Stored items
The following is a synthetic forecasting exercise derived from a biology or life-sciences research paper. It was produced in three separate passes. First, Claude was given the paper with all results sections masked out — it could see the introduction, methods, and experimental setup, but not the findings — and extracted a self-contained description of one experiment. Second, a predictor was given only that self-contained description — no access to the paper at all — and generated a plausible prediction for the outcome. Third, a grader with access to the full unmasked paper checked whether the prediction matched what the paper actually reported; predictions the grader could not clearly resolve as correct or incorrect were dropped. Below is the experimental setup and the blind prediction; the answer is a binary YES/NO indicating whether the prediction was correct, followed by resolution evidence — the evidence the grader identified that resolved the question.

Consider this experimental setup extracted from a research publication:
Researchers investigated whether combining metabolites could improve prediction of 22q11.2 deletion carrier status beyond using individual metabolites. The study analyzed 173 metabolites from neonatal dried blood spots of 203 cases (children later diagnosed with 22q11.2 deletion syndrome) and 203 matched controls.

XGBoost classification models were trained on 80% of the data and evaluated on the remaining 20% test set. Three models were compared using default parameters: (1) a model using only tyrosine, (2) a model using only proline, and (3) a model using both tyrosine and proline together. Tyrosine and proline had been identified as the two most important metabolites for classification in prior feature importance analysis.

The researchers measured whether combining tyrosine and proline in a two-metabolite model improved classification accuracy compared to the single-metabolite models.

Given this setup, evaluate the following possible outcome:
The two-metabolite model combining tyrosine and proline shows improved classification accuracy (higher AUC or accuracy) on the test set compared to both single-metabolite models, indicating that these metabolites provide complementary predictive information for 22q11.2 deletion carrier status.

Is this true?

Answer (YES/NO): YES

= About this exercise =
Every line in the records that holds the word "status" should be copied into the answer.

= Answer box =
Researchers investigated whether combining metabolites could improve prediction of 22q11.2 deletion carrier status beyond using individual metabolites. The study analyzed 173 metabolites from neonatal dried blood spots of 203 cases (children later diagnosed with 22q11.2 deletion syndrome) and 203 matched controls.
The two-metabolite model combining tyrosine and proline shows improved classification accuracy (higher AUC or accuracy) on the test set compared to both single-metabolite models, indicating that these metabolites provide complementary predictive information for 22q11.2 deletion carrier status.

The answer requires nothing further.